* Work item:
The result should be the lines from the one holding "Main Street in" to the final line of the records, retyped exactly.

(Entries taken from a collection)
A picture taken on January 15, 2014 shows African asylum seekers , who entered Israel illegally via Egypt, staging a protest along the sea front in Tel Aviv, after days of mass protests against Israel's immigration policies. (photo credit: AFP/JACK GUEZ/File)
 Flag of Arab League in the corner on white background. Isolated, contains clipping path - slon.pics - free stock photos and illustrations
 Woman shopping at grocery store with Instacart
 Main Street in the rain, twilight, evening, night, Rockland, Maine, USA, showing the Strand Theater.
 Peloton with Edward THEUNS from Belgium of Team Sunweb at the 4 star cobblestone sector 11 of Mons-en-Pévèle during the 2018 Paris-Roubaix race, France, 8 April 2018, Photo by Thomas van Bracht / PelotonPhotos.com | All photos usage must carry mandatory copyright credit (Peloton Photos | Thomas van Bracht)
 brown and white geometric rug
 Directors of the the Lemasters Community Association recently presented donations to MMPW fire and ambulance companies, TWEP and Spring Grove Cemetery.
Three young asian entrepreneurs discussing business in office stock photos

* Written answer:
 Main Street in the rain, twilight, evening, night, Rockland, Maine, USA, showing the Strand Theater.
 Peloton with Edward THEUNS from Belgium of Team Sunweb at the 4 star cobblestone sector 11 of Mons-en-Pévèle during the 2018 Paris-Roubaix race, France, 8 April 2018, Photo by Thomas van Bracht / PelotonPhotos.com | All photos usage must carry mandatory copyright credit (Peloton Photos | Thomas van Bracht)
 brown and white geometric rug
 Directors of the the Lemasters Community Association recently presented donations to MMPW fire and ambulance companies, TWEP and Spring Grove Cemetery.
Three young asian entrepreneurs discussing business in office stock photos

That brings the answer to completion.